Work instructions
Write out the listing in full, matching it word for word.
--- START OF Records for processing ---
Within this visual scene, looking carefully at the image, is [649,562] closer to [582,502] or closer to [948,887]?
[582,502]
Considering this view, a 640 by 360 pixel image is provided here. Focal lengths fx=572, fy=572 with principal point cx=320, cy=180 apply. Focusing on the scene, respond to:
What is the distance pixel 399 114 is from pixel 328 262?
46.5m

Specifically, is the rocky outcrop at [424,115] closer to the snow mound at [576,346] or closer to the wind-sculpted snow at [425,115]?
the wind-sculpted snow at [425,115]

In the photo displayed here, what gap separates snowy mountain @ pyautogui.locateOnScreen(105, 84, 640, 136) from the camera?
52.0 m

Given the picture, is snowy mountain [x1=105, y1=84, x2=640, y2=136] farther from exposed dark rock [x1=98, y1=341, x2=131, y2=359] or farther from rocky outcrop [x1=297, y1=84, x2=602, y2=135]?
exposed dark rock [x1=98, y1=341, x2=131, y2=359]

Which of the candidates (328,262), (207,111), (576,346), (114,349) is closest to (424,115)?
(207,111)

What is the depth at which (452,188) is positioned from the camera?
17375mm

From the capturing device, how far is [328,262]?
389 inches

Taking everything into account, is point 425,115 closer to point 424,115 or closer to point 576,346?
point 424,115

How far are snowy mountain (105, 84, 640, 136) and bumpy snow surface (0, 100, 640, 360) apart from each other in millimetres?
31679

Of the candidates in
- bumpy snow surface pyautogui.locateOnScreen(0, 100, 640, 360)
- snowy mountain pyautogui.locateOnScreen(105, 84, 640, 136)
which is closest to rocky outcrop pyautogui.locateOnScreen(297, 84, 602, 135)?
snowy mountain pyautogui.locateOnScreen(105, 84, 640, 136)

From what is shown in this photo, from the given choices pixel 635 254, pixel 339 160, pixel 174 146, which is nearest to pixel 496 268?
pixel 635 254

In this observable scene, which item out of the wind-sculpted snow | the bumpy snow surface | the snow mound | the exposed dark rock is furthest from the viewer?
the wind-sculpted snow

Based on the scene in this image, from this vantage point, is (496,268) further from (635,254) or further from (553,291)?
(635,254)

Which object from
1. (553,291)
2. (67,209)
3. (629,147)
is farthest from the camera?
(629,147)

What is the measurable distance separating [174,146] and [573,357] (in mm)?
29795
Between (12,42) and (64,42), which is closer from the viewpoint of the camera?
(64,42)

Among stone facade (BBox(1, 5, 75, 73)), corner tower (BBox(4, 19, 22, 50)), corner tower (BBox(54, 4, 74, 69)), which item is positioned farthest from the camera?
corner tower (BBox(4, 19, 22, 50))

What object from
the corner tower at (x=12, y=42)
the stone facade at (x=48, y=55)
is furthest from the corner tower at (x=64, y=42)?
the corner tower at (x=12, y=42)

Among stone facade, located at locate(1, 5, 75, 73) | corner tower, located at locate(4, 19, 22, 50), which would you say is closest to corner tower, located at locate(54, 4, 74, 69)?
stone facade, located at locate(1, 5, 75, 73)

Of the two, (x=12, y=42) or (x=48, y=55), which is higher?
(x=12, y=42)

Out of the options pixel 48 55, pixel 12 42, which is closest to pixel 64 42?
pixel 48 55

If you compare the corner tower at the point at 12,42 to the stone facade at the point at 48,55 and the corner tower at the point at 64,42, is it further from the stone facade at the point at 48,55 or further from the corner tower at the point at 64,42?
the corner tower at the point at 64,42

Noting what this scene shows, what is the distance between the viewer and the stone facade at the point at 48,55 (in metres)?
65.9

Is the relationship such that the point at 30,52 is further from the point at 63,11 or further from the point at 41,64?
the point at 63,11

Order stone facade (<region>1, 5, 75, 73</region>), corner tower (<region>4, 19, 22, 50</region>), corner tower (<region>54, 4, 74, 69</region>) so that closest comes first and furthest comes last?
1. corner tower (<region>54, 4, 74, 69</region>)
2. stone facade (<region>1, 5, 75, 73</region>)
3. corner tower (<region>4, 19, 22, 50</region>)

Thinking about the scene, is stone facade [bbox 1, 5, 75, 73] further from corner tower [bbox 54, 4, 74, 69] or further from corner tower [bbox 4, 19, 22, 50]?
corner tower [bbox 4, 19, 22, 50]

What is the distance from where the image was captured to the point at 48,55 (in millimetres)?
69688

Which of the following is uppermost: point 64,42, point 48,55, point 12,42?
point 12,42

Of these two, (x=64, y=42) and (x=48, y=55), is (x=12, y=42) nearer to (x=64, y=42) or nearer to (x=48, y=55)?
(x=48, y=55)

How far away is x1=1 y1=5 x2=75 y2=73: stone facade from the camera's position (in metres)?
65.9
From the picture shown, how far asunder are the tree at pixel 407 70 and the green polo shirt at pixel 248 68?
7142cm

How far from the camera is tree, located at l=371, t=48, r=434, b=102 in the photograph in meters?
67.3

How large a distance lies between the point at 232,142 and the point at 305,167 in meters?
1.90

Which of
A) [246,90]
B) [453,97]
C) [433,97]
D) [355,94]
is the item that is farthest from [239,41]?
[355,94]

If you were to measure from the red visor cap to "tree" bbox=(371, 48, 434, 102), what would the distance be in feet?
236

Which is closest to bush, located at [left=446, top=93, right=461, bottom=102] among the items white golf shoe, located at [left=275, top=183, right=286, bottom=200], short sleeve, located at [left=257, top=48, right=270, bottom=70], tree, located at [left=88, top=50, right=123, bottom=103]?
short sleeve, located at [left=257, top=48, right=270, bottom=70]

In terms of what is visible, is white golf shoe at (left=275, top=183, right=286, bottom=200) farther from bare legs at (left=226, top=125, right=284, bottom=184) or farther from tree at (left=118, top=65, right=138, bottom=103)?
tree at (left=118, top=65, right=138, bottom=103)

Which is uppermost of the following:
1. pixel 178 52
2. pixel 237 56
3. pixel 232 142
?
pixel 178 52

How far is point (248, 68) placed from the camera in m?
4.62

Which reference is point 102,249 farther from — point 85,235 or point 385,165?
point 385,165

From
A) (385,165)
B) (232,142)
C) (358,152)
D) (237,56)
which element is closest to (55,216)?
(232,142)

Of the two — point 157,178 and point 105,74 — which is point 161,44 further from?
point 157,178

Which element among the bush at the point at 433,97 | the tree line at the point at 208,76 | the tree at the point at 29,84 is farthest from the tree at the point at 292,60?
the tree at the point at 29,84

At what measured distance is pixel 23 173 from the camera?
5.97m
--- END OF Records for processing ---
Solution below
Within this visual scene, looking carefully at the image, is [649,562] closer to [582,502] or closer to [948,887]?
[582,502]
Considering this view, a 640 by 360 pixel image is provided here. Focal lengths fx=572, fy=572 with principal point cx=320, cy=180 apply. Focusing on the scene, respond to:
What is the distance pixel 399 114 is from pixel 328 262?
46.5m

Specifically, is the rocky outcrop at [424,115] closer to the snow mound at [576,346] or closer to the wind-sculpted snow at [425,115]?
the wind-sculpted snow at [425,115]

In the photo displayed here, what gap separates snowy mountain @ pyautogui.locateOnScreen(105, 84, 640, 136) from the camera?
52.0 m

Given the picture, is snowy mountain [x1=105, y1=84, x2=640, y2=136] farther from exposed dark rock [x1=98, y1=341, x2=131, y2=359] or farther from rocky outcrop [x1=297, y1=84, x2=602, y2=135]?
exposed dark rock [x1=98, y1=341, x2=131, y2=359]

Which of the candidates (328,262), (207,111), (576,346), (114,349) is closest to (424,115)?
(207,111)

What is the depth at which (452,188) is positioned from the camera?
17375mm

From the capturing device, how far is [328,262]?
389 inches

Taking everything into account, is point 425,115 closer to point 424,115 or closer to point 576,346?
point 424,115

How far are snowy mountain (105, 84, 640, 136) and bumpy snow surface (0, 100, 640, 360) apart from each other in millimetres?
31679

Of the candidates in
- bumpy snow surface pyautogui.locateOnScreen(0, 100, 640, 360)
- snowy mountain pyautogui.locateOnScreen(105, 84, 640, 136)
which is closest to rocky outcrop pyautogui.locateOnScreen(297, 84, 602, 135)?
snowy mountain pyautogui.locateOnScreen(105, 84, 640, 136)

From what is shown in this photo, from the given choices pixel 635 254, pixel 339 160, pixel 174 146, which is nearest to pixel 496 268?
pixel 635 254

In this observable scene, which item out of the wind-sculpted snow | the bumpy snow surface | the snow mound | the exposed dark rock is furthest from the viewer?
the wind-sculpted snow

Based on the scene in this image, from this vantage point, is (496,268) further from (635,254) or further from (553,291)?
(635,254)

Which object from
1. (553,291)
2. (67,209)
3. (629,147)
is farthest from the camera?
(629,147)

What is the measurable distance separating [174,146] and [573,357] (in mm)?
29795
Between (12,42) and (64,42), which is closer from the viewpoint of the camera?
(64,42)

Among stone facade (BBox(1, 5, 75, 73)), corner tower (BBox(4, 19, 22, 50)), corner tower (BBox(54, 4, 74, 69)), which item is positioned farthest from the camera?
corner tower (BBox(4, 19, 22, 50))

What object from
the corner tower at (x=12, y=42)
the stone facade at (x=48, y=55)
is furthest from the corner tower at (x=64, y=42)?
the corner tower at (x=12, y=42)

Among stone facade, located at locate(1, 5, 75, 73) | corner tower, located at locate(4, 19, 22, 50), which would you say is closest to corner tower, located at locate(54, 4, 74, 69)?
stone facade, located at locate(1, 5, 75, 73)

Of the two, (x=12, y=42) or (x=48, y=55), which is higher?
(x=12, y=42)

Out of the options pixel 48 55, pixel 12 42, which is closest to pixel 64 42?
pixel 48 55

If you compare the corner tower at the point at 12,42 to the stone facade at the point at 48,55 and the corner tower at the point at 64,42, is it further from the stone facade at the point at 48,55 or further from the corner tower at the point at 64,42?
the corner tower at the point at 64,42

Noting what this scene shows, what is the distance between the viewer and the stone facade at the point at 48,55 (in metres)?
65.9

Is the relationship such that the point at 30,52 is further from the point at 63,11 or further from the point at 41,64?
the point at 63,11

Order stone facade (<region>1, 5, 75, 73</region>), corner tower (<region>4, 19, 22, 50</region>), corner tower (<region>54, 4, 74, 69</region>) so that closest comes first and furthest comes last?
1. corner tower (<region>54, 4, 74, 69</region>)
2. stone facade (<region>1, 5, 75, 73</region>)
3. corner tower (<region>4, 19, 22, 50</region>)

Thinking about the scene, is stone facade [bbox 1, 5, 75, 73] further from corner tower [bbox 54, 4, 74, 69] or further from corner tower [bbox 4, 19, 22, 50]?
corner tower [bbox 4, 19, 22, 50]

What is the distance from where the image was captured to the point at 48,55 (in millimetres)?
69688

Which of the following is uppermost: point 64,42, point 48,55, point 12,42?
point 12,42

Of these two, (x=64, y=42) and (x=48, y=55), is (x=12, y=42) nearer to (x=64, y=42) or nearer to (x=48, y=55)?
(x=48, y=55)

How far away is x1=1 y1=5 x2=75 y2=73: stone facade from the camera's position (in metres)?
65.9
From the picture shown, how far asunder are the tree at pixel 407 70 and the green polo shirt at pixel 248 68?
7142cm

How far from the camera is tree, located at l=371, t=48, r=434, b=102 in the photograph in meters?
67.3

How large a distance lies between the point at 232,142 and the point at 305,167 in meters?
1.90

Which of
A) [246,90]
B) [453,97]
C) [433,97]
D) [355,94]
is the item that is farthest from [239,41]?
[355,94]

If you were to measure from the red visor cap to "tree" bbox=(371, 48, 434, 102), what would the distance be in feet?
236

Which is closest to bush, located at [left=446, top=93, right=461, bottom=102] among the items white golf shoe, located at [left=275, top=183, right=286, bottom=200], short sleeve, located at [left=257, top=48, right=270, bottom=70], tree, located at [left=88, top=50, right=123, bottom=103]?
short sleeve, located at [left=257, top=48, right=270, bottom=70]

In terms of what is visible, is white golf shoe at (left=275, top=183, right=286, bottom=200) farther from bare legs at (left=226, top=125, right=284, bottom=184) or farther from tree at (left=118, top=65, right=138, bottom=103)?
tree at (left=118, top=65, right=138, bottom=103)

Which is uppermost of the following:
1. pixel 178 52
2. pixel 237 56
3. pixel 232 142
?
pixel 178 52

How far is point (248, 68) placed from the camera in m?
4.62

Which reference is point 102,249 farther from — point 85,235 or point 385,165?
point 385,165

From
A) (385,165)
B) (232,142)
C) (358,152)
D) (237,56)
which element is closest to (55,216)?
(232,142)

Of the two — point 157,178 and point 105,74 — which is point 161,44 further from?
point 157,178

Which element among the bush at the point at 433,97 | the tree line at the point at 208,76 | the tree at the point at 29,84 is farthest from the tree at the point at 292,60?
the tree at the point at 29,84

At what measured distance is pixel 23 173 from the camera?
5.97m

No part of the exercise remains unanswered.